Hanggini terkejut saat ayahnya sudah
berdiri di dekat kursi ruang tamu tatkala dirinya baru saja menutup pintu
rumah. Dengan mimik curiga sekaligus pandangan menginterogasi, ayah Hanggini
mendekati Hanggini sekaligus bertanya, “Kamu abis dari mana? Kenapa telfon ayah
nggak diangkat? Terus, siapa yang nganter kamu tadi?” Belum Hanggini membuka
mulut, ayahnya membentaknya, “Jawab!”
Hanggini menyembunyikan wajahnya
dari ayahnya. Dan tanpa melontarkan satu kata pun, Hanggini pergi ke kamarnya.
Langkahnya sempat terhambat saat matanya menangkap beberapa tetes darah di
lantai ruang tamu. Suara tinggi ayahnya memburunya namun tidak ia hiraukan. Meski
heran kenapa ada darah di lantai, Hanggini tidak terlalu memikirkannya dan
pergi ke kamar lalu mengunci pintu.
Ia menjatuhkan dirinya ke ranjang
lalu mengambil satu bantal dan meletakkan kepalanya di atasnya. Meski kini ia
memandangi langit-langit kamar, namun benaknya pergi ke tempat lain. Iya,
bangunan tua itu. Ia terhanyut dalam arus lembut perilaku Zee padanya. Saat
bersama Zee, entah kenapa ia merasa nyaman. Genggaman tangan Zee memberikannya
rasa aman. Saat bersama Zee, semesta seakan tersenyum padanya. Kini, saat
dirinya sedang tidak bersama Zee, hanya kehampaan dan kesepian yang Hanggini
rasa. Pikiran Hanggini berkecamuk. Dalam gelap ia mampu melihat bayangan Zee.
Tapi.. Hanggini ragu, apakah ini semua hanya rekayasa semu? Mungkinkah
kebahagiaan ini hanyalah angin lalu? Apakah perasaan ini adalah sesuatu yang
nyata? Bagiamana jika esok pagi semuanya berubah kembali seperti biasa?
Bagaimana jika Zee ternyata tidak benar-benar ada? Tapi kenapa? Kenapa harus
Zee yang menyelamatkan dirinya? Kenapa harus Zee yang hadir saat dirinya sedang
butuh orang lain? Kenapa harus Zee yang mengetuk ruang ceritanya?
Berbagai macam pertanyaan saling
berperang dalam benak Zee.

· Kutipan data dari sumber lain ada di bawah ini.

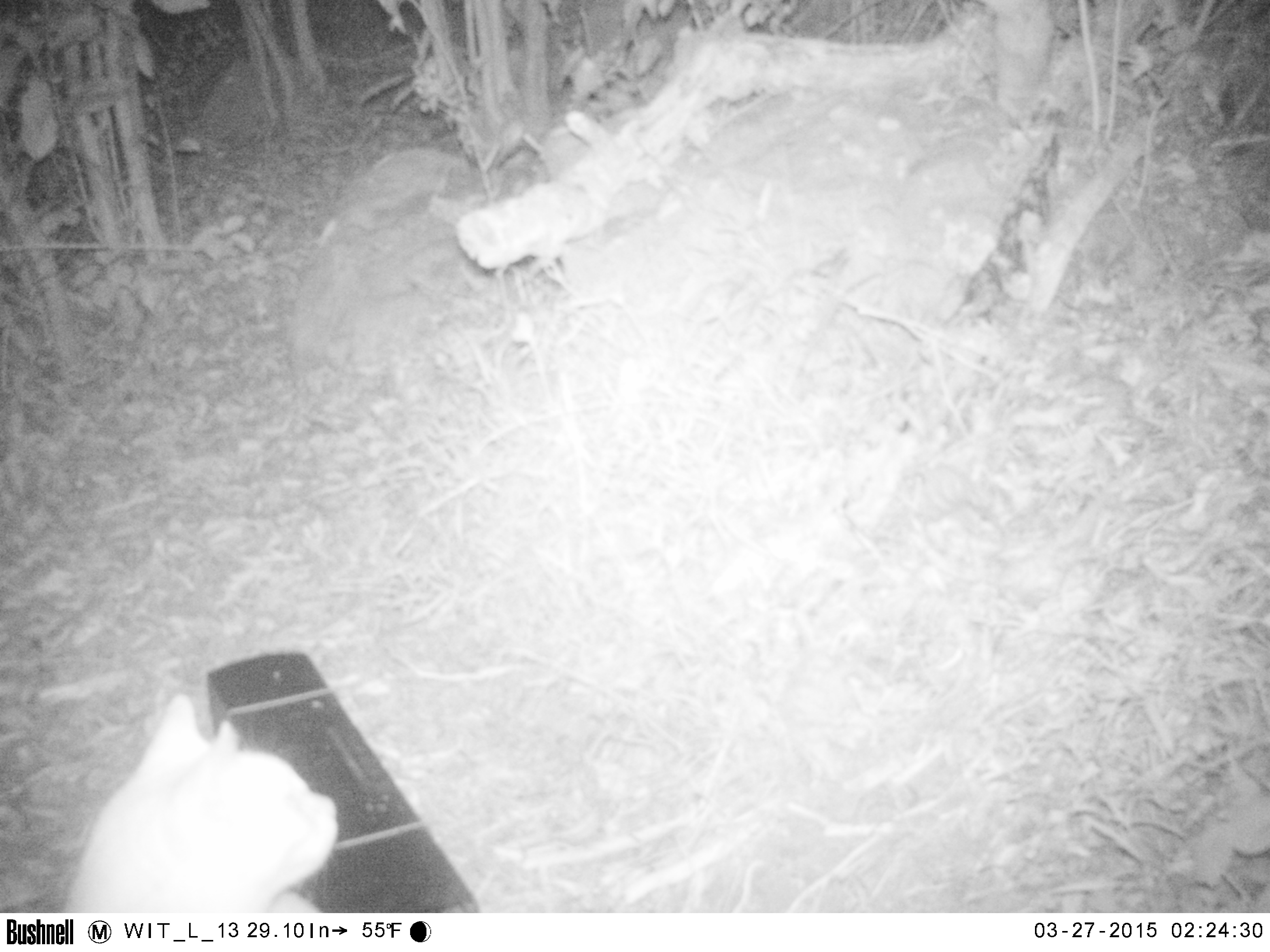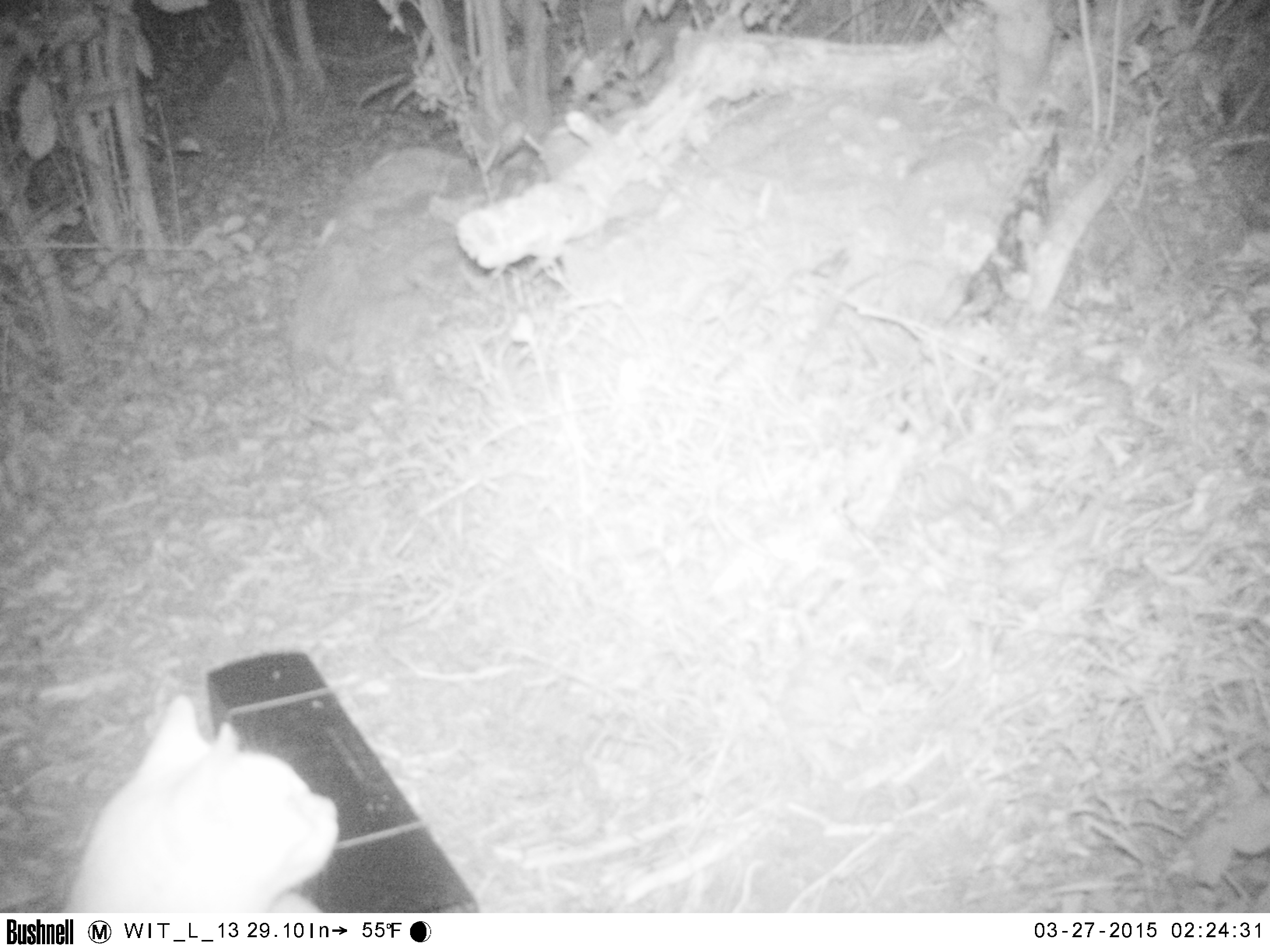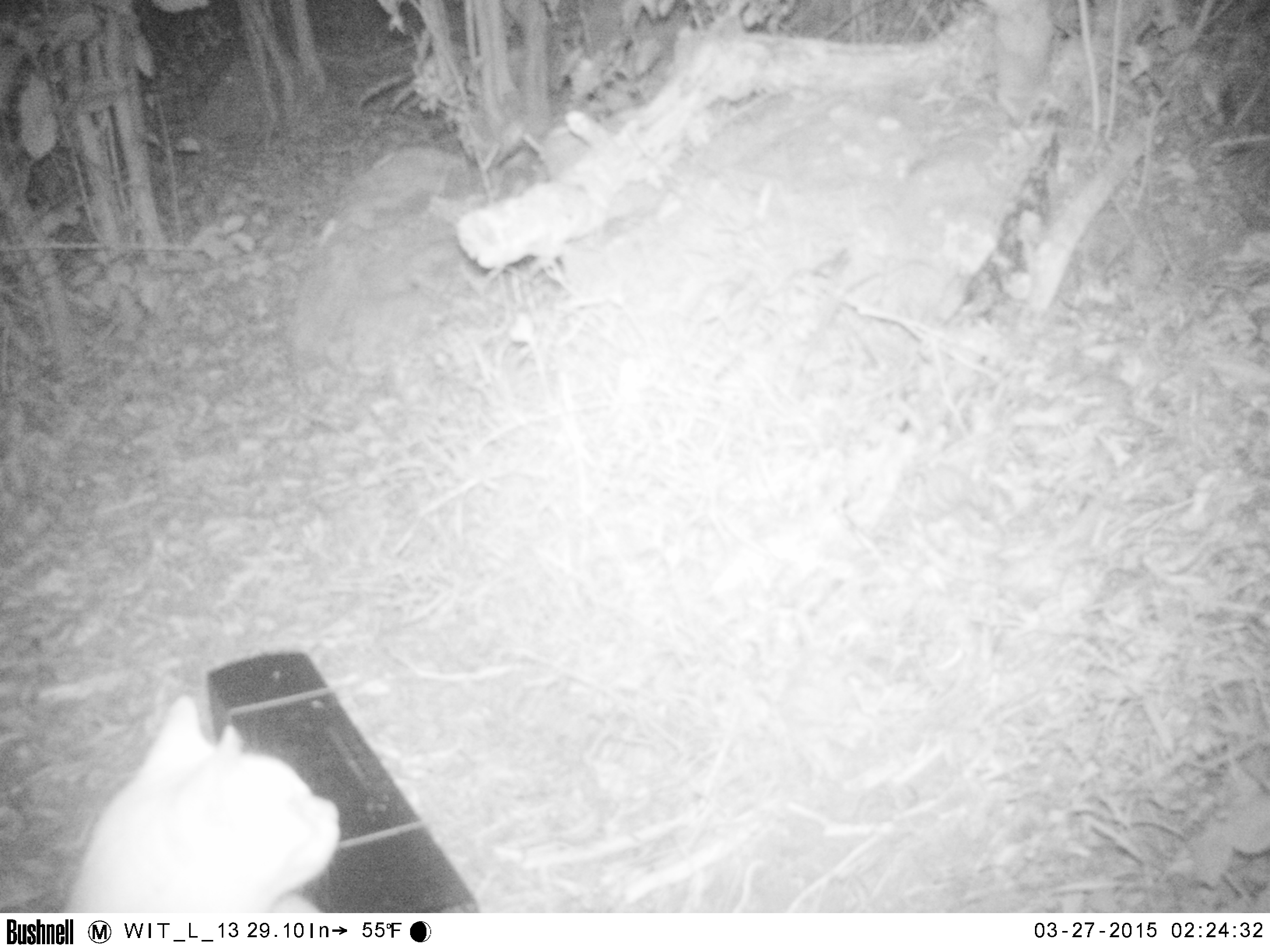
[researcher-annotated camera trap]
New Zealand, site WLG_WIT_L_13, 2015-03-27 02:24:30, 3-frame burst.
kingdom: Animalia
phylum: Chordata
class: Mammalia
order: Carnivora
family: Felidae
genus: Felis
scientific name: Felis catus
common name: domestic cat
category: cat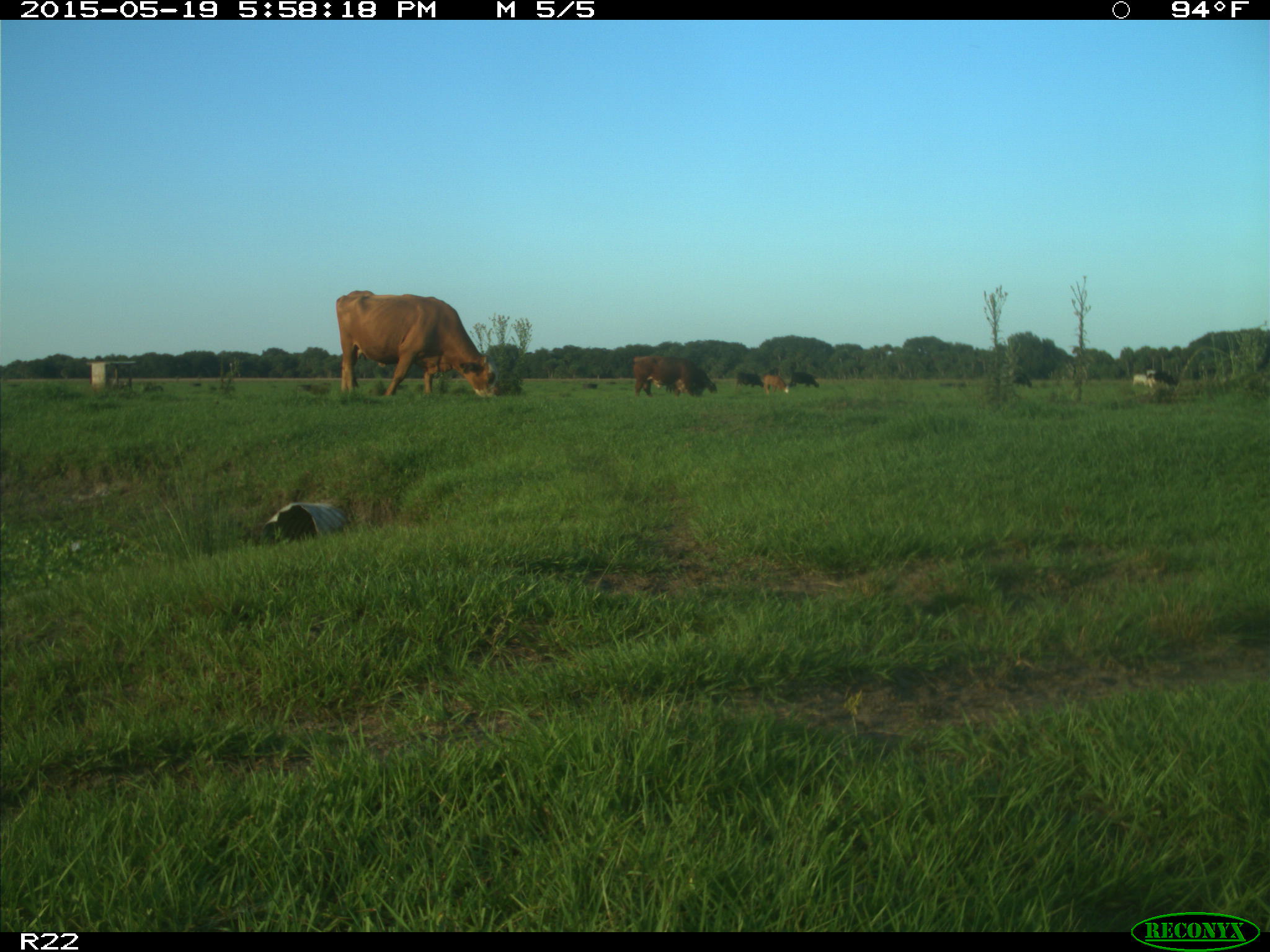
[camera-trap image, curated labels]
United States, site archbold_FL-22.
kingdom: Animalia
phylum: Chordata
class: Mammalia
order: Artiodactyla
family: Bovidae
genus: Bos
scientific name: Bos taurus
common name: domestic cow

Menciptakan ragu yang harus ia hilangkan sendiri.
Keraguan yang membuatnya tidak bisa memejamkan mata karena setiapkali ia
memejamkan mata, hanya sosok Zee yang ia jumpa.
“Zee, lo lagi apa?” tanya Hanggini
dalam sepi.
Di tempat lain, Zee memarkirkan
motornya di samping pos ronda. Dua lelaki tua yang sedang bermain catur
menyambutnya dan tersenyum padanya. Zee membalas lalu mengeluarkan ponselnya.
Sudah jam sebelas malam. “Pak, izin, ya,” ucap Zee pada dua lelaki tua itu.
Dengan ramah dua lelaki tua itu mempersilakan Zee.
Puluhan lentera menggantung di dekat
pohon, berbaris menerangi jalanan kecil penuh bebatuan dan tanah basah.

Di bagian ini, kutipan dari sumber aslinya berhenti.